Current Status and the Future Ahead
Bodo is in production use by several customers with great success, demonstrating unprecedented improvements in simplicity, speed, scalability, cost, and infrastructure efficiency compared to other engines. To provide access to the broader developer community, we are developing an easy-to-use and optimized Bodo Platform in the Cloud. Using intuitive web interfaces, the Bodo Platform automates all common infrastructure needs, including cluster creation, Jupyter notebooks, and job scheduling. This enables data scientists to focus on solving problems rather than DevOps and infrastructure setup. Contact us to join our Insider Program and gain early access to the Bodo Platform.
Bodo currently has comprehensive native optimization support for common analytics primitives, especially Pandas and Numpy APIs (see Bodo documentation), and we regularly expand and improve this support significantly on a monthly release schedule. We also provide support for more packages such as Scikit-learn and Scipy. Furthermore, any Python code can be integrated into Bodo code through existing mechanisms.

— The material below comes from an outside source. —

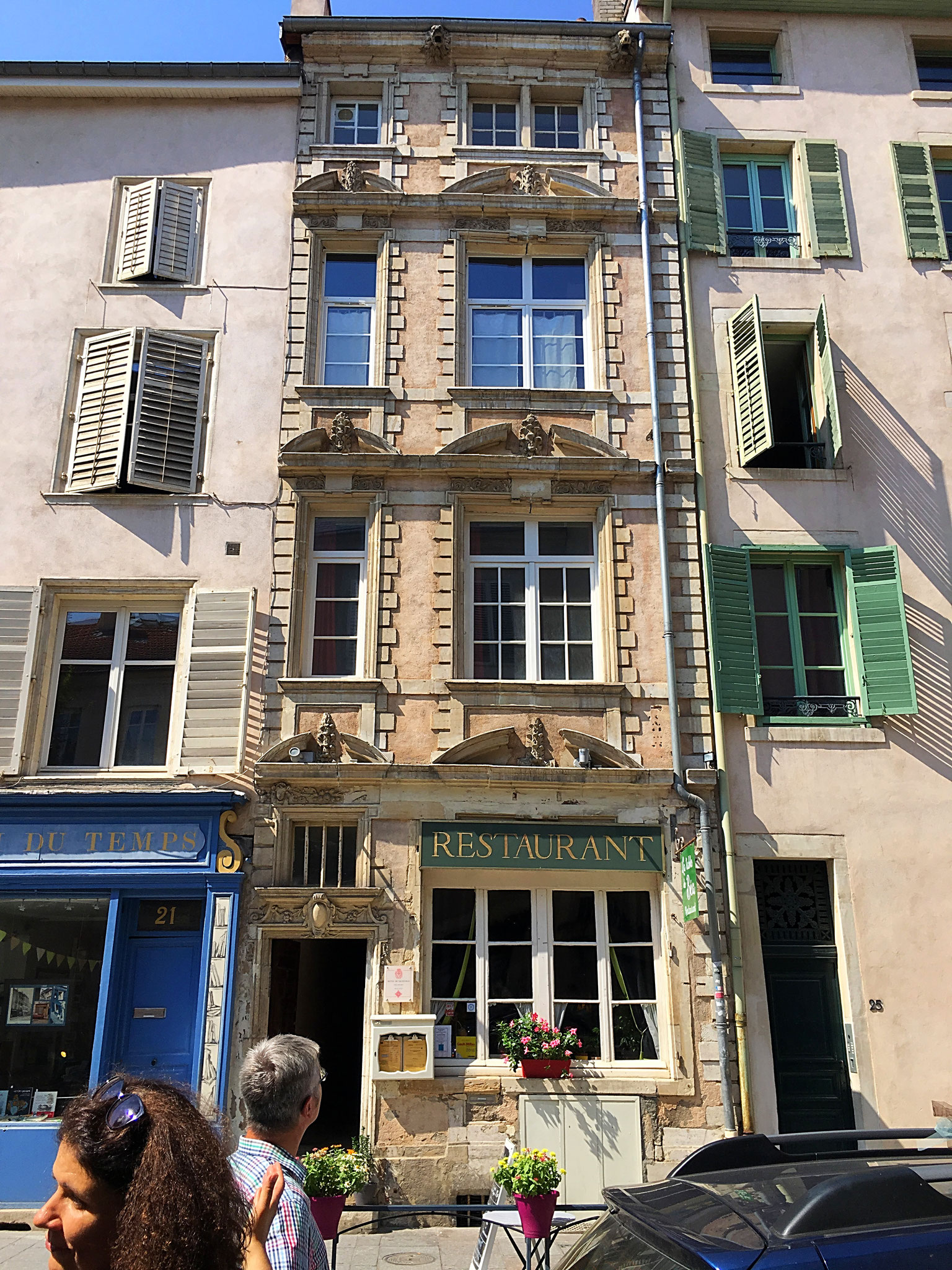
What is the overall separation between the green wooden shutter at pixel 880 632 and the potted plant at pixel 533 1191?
21.6ft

We are working with our customers and partners to make sure our roadmap meets the most pressing analytics/ML/AI needs, as we believe that Bodo technology has enormous potential to redefine all facets of analytics.
2: A cluster of 4 C5n.18xlarge instances, using AWS EMR (version 5.30.1, which was default at the time) for the Spark case and Bodo Platform (version 2020.08) for the Bodo case.
3: A cluster of 4 C5n.18xlarge instances, using AWS EMR (version 5.30.1) for the Spark case and Bodo Platform (version 2020.08) for the Bodo case, measuring compute-time only (we will discuss I/O in later blog posts).